Lida L’Australie… Et ils sont tous différents. Les uns aiment ceci, les autres aiment cela. Ils arrivent, ils ont leurs exigences, celui-ci fait du café le matin, celui-là n’en veut pas. Et ils ont chacun leur destin. Et moi aussi, j’ai un destin. Et j’avais un rêve. Cette petite toute nue aussi a un rêve, sans aucun doute. Et beaucoup de cavaliers. Elle recevra des visites, n’est-ce pas, Maria Ivanovna?
Maria Ivanovna Qu’elle ait beaucoup ou peu de cavaliers, c’est une honte. Rares sont celles pour qui tout cela se termine bien. Pour les autres, c’est ignoble.
Lida J’ai parfois l’impression que pour moi, ça tourne justement à l’ignoble.
Maria Ivanovna Je pique ici, c’est bien ça?
Lida (elle examine longuement le tissu.) Vous faites un point sur deux, et vous dissimulez sous l’ourlet.

Pause.Elles cousent.

Maria Ivanovna Comment se fait-il que Piotr Andreevitch dorme si longtemps aujourd’hui ?
Lida Il est rentré tard, il s’est couché à huit heures. Il faisait déjà grand jour. Fédia et moi attendions la voiture. On commençait même à s’inquiéter...
Maria Ivanovna Comment la voiture peut-elle supporter tout ça ?
Lida La voiture peut tout supporter. Vous et moi, nous supportons bien.
On sonne.
Encore ? (Elle sort.)

La porte reste ouverte. On entend des voix :“Malheureusement”, “Nous l’avons louée ce matin”. (Elle rentre à reculons dans la pièce.)

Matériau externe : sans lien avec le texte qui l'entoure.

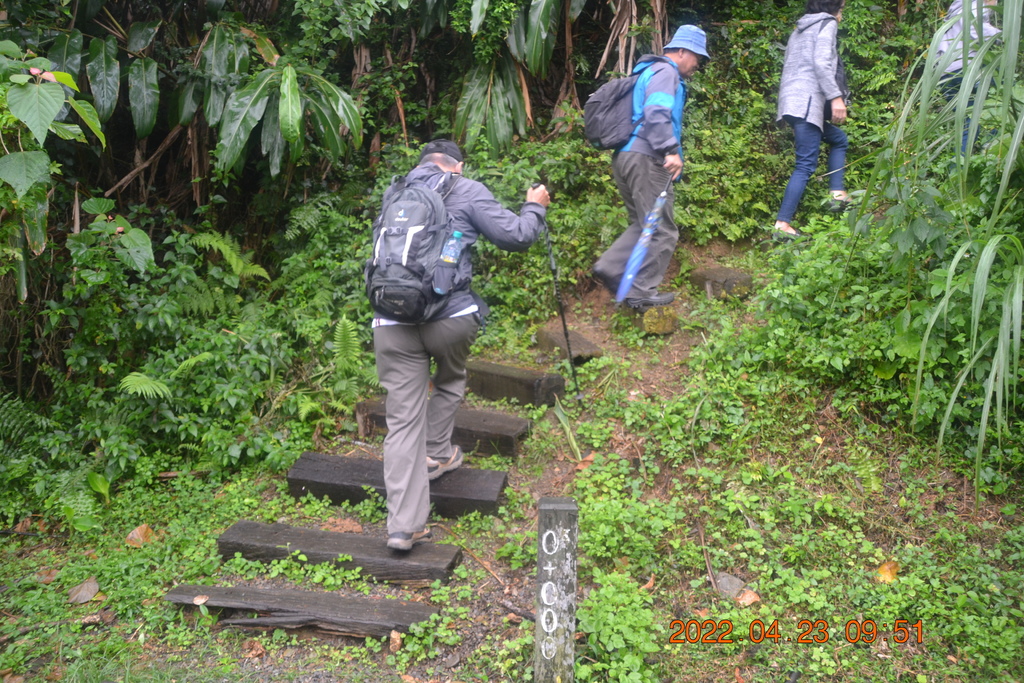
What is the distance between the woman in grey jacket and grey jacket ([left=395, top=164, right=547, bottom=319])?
2483mm

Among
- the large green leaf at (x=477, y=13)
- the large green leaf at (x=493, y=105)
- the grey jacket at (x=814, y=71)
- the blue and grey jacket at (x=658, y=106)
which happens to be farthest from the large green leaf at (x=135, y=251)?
the grey jacket at (x=814, y=71)

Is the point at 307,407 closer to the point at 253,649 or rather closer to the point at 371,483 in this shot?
the point at 371,483

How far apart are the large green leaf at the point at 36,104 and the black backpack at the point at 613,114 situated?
3.17 metres

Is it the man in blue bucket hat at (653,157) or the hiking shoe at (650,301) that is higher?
the man in blue bucket hat at (653,157)

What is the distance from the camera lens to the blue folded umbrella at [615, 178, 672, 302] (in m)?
4.92

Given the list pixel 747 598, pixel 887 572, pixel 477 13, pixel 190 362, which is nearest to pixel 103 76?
pixel 190 362

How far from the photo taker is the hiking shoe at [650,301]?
5.29 meters

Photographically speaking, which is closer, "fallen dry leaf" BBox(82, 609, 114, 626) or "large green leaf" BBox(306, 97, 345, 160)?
"fallen dry leaf" BBox(82, 609, 114, 626)

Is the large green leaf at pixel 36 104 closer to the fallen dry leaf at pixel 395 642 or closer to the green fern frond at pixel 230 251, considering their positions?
the green fern frond at pixel 230 251

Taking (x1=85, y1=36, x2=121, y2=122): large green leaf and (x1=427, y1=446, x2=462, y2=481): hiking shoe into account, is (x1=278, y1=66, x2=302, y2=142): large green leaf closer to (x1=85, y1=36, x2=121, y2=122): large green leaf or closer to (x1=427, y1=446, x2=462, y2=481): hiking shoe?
(x1=85, y1=36, x2=121, y2=122): large green leaf

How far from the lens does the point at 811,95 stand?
5398 mm

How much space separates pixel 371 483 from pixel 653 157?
2795mm

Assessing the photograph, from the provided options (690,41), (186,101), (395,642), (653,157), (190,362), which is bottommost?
(395,642)

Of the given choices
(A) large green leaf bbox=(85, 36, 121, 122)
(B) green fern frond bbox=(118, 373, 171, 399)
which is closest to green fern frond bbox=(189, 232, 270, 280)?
(A) large green leaf bbox=(85, 36, 121, 122)
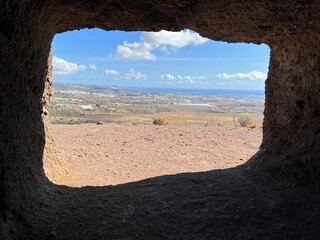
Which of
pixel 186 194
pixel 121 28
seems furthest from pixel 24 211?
pixel 121 28

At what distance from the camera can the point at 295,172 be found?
5688 millimetres

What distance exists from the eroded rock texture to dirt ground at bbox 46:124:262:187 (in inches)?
81.5

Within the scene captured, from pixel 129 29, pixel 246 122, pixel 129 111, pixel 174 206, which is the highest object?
pixel 129 29

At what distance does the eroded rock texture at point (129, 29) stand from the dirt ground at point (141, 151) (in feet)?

Non, nous n’avons pas d’autre chambre. Il n’y avait que celle-là.
Laoug (il entre). Quel dommage ! C’est toujours comme ça, avec moi. Ce n’est pas que je ne sois pas “dans ce monde”, ou que je sois particulièrement distrait, pas du tout. Simplement, vraisemblablement, simplement je tombe toujours au mauvais moment. Pardonnez-moi, peut-être y aura-t-il autre chose plus tard ?
Lida Non, c’est nous qui occupons les trois autres pièces. Laoug Quel grand appartement vous avez ! Vous avez certainement une nombreuse famille ?
Lida Non. Mon mari et moi, et puis Fiodor, et maintenant cette petite. Et ici, c’est l’atelier. Et voilà.
Laoug L’atelier, et comme il est grand, et confortable. Comme la lampe éclaire bien. (Il aperçoit soudain Maria Ivanovna,qui le regarde d’un air courroucé.) Pardon, permettez-moi de vous saluer… Laoug, Grigori Petrovitch. Maria Ivanovna (renfrognée) Mes respects.
Laoug (il s’assied discrètement) Vous savez, il y a affreusement longtemps que je ne suis pas entré dans un appartement. Moi, j’ai une mansarde. Et je ne rends pas de visites.
Lida Comment, à personne ?
Laoug (joyeusement) Evidemment ! Rendez-vous compte : je n’ai ni patrie, ni nationalité, ni véritable profession, ni, surtout, nom, ni famille. Chaque matin, je prends la même décision : acquérir quelque chose, au moins. Et puis vient le soir. Vous savez, cette heure où dans les rues tout est encore clair, où tout est bleu, mais les lumières brillent déjà, orangées, profondes. Je marche et je me dis : mérites-tu un tel bonheur ? Si en plus je croise un arbrisseau sur mon chemin, ou si c’est le printemps, par exemple, alors je perds entièrement la raison.
Lida Qu’y a-t-il de drôle à cela ?
Laoug Ne me questionnez pas comme ça. Tout le monde pose toujours des questions.
Lida Vous mangez tous les jours ?
Laoug (joyeusement) Evidemment ! Je donne des leçons, vous savez : je connais six langues, la mathématique, la physique. J’ai des enfants, j’ai des adultes, j’ai même un ingénieur, je l’aide. Lui et moi avons fait une découverte. Il a gagné beaucoup d’argent.
Lida Lui, pas vous.
Maria Ivanovna L’empoté !
Laoug (il rit) Evidemment ! Imaginez un peu l’étrangeté de mon destin : ma mère était mariée à un certain prince Cherski, mais je n’étais pas son fils.

Chourotchka entre doucement et s’arrête près du mur.

J’avais été conçu avant leur mariage, je ne vivais pas dans la maison, mais dans les dépendances, j’ai grandi, j’ai eu mes diplômes et j’ai enterré ma mère et mon beau-père la même année. Si vous m’aviez vu alors ! Révolution, toute la Russie qui grondait, et moi tout maigre, misérable, crétin, toujours dans mes sciences.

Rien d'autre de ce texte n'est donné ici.